0

I'm using Rust to download huge amounts of stock market data, around 50,000 GET requests per cycle. To make the process go significantly faster, I've been able to use multithreading. My code so far looks like this:

// Instantiate a channel so threads can send data to main thread
let (s, r) = channel();

// Vector to store all threads created
let mut threads = Vec::new();

// Iterate through every security in the universe
for security in universe {

    // Clone the sender
    let thread_send = s.clone();
            
    // Create a thread with a closure that makes 5 get requests for the current security
    let t = thread::spawn(move || {

        // Download the 5 price vectors and send everything in a tuple to the main thread
        let price_vectors = download_security(&security);
        let tuple = (security, price_vectors.0, price_vectors.1, price_vectors.2, price_vectors.3, price_vectors.4);
        &thread_send.send(tuple).unwrap();

    });

    // PAUSE THE MAIN THREAD BECAUSE OF THE ERROR I'M GETTING
    thread::sleep(Duration::from_millis(20));

    // Add the new thread to the threads vector
    threads.push(t);

};

drop(s);

// Join all the threads together so the main thread waits for their completion
for t in threads {
    t.join();
};

The download_security() function that each thread calls simply makes 5 GET requests to download price data (minutely, hourly, daily, weekly, monthly data).
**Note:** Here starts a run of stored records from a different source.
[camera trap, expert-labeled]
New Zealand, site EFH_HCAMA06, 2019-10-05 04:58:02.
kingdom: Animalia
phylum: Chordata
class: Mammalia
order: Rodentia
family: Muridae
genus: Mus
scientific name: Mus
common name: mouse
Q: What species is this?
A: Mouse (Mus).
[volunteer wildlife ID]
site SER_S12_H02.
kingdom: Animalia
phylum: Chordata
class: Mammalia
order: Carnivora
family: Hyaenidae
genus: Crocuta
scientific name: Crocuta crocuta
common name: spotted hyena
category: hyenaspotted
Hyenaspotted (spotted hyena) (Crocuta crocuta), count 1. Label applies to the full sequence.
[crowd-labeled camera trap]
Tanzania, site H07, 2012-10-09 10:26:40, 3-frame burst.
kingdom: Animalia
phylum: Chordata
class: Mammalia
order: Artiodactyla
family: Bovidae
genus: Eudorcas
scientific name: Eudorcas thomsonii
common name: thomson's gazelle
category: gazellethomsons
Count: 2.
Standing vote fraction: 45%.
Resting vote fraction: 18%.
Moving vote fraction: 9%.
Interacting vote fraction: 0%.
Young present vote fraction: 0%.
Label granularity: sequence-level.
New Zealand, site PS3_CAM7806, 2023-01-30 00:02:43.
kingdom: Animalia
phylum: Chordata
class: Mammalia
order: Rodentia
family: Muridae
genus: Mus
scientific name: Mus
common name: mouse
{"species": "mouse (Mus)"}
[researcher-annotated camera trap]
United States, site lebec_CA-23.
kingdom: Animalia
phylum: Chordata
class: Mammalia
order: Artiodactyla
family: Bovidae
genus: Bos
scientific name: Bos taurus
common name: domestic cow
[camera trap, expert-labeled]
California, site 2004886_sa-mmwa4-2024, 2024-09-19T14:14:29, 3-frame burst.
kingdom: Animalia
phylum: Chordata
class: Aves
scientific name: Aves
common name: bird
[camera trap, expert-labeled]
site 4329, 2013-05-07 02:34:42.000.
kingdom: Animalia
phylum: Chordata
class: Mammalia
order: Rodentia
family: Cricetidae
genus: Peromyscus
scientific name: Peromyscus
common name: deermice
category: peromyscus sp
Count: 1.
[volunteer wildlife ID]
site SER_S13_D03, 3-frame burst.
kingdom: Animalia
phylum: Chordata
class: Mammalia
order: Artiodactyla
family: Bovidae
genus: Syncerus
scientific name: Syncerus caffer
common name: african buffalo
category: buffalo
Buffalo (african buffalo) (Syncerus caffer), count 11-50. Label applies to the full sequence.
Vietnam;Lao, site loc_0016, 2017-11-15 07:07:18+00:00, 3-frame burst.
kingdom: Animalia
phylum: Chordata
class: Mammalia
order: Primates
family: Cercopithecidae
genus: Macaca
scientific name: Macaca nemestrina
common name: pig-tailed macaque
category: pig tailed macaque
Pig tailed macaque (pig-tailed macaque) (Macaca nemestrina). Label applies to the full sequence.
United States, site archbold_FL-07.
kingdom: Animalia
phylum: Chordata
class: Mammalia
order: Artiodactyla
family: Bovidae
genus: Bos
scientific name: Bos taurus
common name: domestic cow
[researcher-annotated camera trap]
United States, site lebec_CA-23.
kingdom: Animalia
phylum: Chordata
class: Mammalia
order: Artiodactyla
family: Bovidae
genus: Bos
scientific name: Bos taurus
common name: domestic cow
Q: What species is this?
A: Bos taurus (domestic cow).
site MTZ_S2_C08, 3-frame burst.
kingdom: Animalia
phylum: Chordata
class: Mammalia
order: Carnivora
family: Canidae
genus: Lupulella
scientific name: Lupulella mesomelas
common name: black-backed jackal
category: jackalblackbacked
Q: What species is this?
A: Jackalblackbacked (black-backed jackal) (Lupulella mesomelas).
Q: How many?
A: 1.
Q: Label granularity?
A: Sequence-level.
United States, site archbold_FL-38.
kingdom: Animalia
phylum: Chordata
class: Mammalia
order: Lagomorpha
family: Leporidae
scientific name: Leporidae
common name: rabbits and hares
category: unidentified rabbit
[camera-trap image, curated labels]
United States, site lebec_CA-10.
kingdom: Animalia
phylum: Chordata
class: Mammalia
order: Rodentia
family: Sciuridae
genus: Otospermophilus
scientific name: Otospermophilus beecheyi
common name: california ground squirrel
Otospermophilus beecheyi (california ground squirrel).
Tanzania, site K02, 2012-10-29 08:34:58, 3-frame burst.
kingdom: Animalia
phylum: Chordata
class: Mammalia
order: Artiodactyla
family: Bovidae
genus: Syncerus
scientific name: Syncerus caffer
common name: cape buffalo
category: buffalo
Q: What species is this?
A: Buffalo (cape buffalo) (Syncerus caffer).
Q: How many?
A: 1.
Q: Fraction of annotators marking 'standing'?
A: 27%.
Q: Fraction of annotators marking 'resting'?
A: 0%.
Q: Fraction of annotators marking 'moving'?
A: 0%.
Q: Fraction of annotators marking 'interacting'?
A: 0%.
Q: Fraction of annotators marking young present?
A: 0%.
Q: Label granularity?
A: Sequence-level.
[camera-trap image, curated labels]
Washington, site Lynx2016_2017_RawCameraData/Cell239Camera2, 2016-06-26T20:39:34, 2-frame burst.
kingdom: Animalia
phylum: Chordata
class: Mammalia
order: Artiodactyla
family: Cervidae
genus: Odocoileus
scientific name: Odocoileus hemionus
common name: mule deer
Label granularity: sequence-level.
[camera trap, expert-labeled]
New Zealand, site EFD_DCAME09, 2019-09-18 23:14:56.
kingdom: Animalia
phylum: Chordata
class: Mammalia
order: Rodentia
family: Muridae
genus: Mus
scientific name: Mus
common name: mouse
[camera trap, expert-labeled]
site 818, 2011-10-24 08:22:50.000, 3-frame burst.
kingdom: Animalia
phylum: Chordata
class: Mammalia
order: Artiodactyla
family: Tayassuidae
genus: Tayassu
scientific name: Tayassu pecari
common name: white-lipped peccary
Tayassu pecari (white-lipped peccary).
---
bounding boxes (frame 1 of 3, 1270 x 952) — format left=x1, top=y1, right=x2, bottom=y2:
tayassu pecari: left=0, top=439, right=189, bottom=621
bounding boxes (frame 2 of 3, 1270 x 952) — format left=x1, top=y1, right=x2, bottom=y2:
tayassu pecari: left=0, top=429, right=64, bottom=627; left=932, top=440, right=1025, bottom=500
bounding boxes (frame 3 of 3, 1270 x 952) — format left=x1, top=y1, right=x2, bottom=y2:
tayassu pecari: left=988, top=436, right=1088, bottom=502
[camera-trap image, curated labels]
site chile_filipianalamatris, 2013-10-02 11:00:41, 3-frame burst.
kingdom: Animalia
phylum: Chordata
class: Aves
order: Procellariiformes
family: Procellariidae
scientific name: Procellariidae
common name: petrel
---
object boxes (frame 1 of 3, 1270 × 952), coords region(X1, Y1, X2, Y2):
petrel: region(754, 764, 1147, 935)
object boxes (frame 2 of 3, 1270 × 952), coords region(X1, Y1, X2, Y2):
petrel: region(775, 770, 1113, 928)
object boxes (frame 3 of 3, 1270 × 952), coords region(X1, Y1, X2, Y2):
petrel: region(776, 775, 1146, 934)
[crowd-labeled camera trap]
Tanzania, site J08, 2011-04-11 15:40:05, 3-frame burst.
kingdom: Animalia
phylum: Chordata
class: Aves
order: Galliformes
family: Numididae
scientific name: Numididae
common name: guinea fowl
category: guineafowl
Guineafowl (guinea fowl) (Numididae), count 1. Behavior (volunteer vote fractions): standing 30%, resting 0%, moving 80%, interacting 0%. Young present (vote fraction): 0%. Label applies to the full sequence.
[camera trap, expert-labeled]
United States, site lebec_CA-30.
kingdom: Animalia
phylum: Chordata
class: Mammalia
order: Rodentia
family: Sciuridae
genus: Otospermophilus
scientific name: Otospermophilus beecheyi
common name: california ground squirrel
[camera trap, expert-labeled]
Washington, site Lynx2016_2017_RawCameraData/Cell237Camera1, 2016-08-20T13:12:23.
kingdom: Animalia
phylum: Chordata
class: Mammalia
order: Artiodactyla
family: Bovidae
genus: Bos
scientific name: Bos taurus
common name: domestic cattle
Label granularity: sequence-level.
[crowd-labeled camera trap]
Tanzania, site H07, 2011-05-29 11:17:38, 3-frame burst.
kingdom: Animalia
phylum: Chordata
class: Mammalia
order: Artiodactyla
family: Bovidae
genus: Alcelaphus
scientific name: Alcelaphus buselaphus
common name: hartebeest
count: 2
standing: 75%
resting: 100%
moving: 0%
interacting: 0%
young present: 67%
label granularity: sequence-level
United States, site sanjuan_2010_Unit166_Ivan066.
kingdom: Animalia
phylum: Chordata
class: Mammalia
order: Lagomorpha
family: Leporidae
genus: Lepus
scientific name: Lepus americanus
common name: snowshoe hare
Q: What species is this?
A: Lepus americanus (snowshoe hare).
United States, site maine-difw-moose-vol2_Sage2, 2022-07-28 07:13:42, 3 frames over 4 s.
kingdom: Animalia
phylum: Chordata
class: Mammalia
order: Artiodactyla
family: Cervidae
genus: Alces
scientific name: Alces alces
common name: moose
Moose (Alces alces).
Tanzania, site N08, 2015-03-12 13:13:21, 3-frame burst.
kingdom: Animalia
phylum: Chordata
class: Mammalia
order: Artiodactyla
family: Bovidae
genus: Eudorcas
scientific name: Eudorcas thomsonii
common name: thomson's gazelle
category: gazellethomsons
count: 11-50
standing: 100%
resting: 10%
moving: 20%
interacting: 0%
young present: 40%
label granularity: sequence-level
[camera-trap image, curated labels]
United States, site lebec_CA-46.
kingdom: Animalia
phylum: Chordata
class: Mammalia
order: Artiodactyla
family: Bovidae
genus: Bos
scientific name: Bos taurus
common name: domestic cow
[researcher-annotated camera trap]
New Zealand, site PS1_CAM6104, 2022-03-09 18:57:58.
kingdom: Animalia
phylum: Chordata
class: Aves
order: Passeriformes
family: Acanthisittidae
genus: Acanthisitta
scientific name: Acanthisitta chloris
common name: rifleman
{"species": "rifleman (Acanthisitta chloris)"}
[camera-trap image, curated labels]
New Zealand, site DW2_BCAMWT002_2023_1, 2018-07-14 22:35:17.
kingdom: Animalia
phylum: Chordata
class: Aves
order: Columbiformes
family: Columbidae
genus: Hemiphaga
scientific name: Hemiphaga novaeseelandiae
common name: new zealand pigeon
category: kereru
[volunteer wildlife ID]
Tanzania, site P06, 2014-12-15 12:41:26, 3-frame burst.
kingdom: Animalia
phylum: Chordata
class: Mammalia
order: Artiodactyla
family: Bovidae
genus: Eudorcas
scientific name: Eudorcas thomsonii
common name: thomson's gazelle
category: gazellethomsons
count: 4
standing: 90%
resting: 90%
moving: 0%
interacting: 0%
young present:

I'm using the ureq crate to make these requests. The download_security() function looks like this:

// Call minutely data and let thread sleep for arbitrary amount of time
let minute_text = ureq::get(&minute_link).call().unwrap().into_string().unwrap();
thread::sleep(Duration::from_millis(1000));

// Call hourly data and let thread sleep for arbitrary amount of time
let hour_text = ureq::get(&hour_link).call().unwrap().into_string().unwrap();
thread::sleep(Duration::from_millis(1000));

// Call daily data and let thread sleep for arbitrary amount of time
let day_text = ureq::get(&day_link).call().unwrap().into_string().unwrap();
thread::sleep(Duration::from_millis(1000));

// Call weekly data and let thread sleep for arbitrary amount of time
let week_text = ureq::get(&week_link).call().unwrap().into_string().unwrap();
thread::sleep(Duration::from_millis(1000));

// Call monthly data and let thread sleep for arbitrary amount of time
let month_text = ureq::get(&month_link).call().unwrap().into_string().unwrap();
thread::sleep(Duration::from_millis(1000));

Now, the reason I'm putting my threads to sleep throughout this code is because it seems that whenever I make too many HTTP requests too fast, I get this strange error:

thread '<unnamed>' panicked at 'called `Result::unwrap()` on an `Err` value: Transport(Transport { kind: Dns, message: None, url: Some(Url { scheme: "https", cannot_be_a_base: false, username: "", password: None, host: Some(Domain("api.polygon.io")), port: None, path: "/v2/aggs/ticker/SPHB/range/1/minute/2021-05-22/2021-10-22", query: Some("adjusted=true&sort=asc&limit=200&apiKey=wo_oZg8qxLYzwo3owc6mQ1EIOp7yCr0g"), fragment: None }), source: Some(Custom { kind: Uncategorized, error: "failed to lookup address information: nodename nor servname provided, or not known" }) })', src/main.rs:243:54

When I increase the amount of time that my main thread sleeps after creating a new subthread, OR the amount of time that my subthreads sleep after making each of the 5 GET requests, the number of these errors goes down. When the sleeps are too short, I'll see this error printed out for 90%+ of the securities I try to download. When the sleeps are longer, everything works perfectly, except that the process takes WAY too long. This is frustrating because I need this process to be as fast as possible, preferably <1 minute for all 10,000 securities.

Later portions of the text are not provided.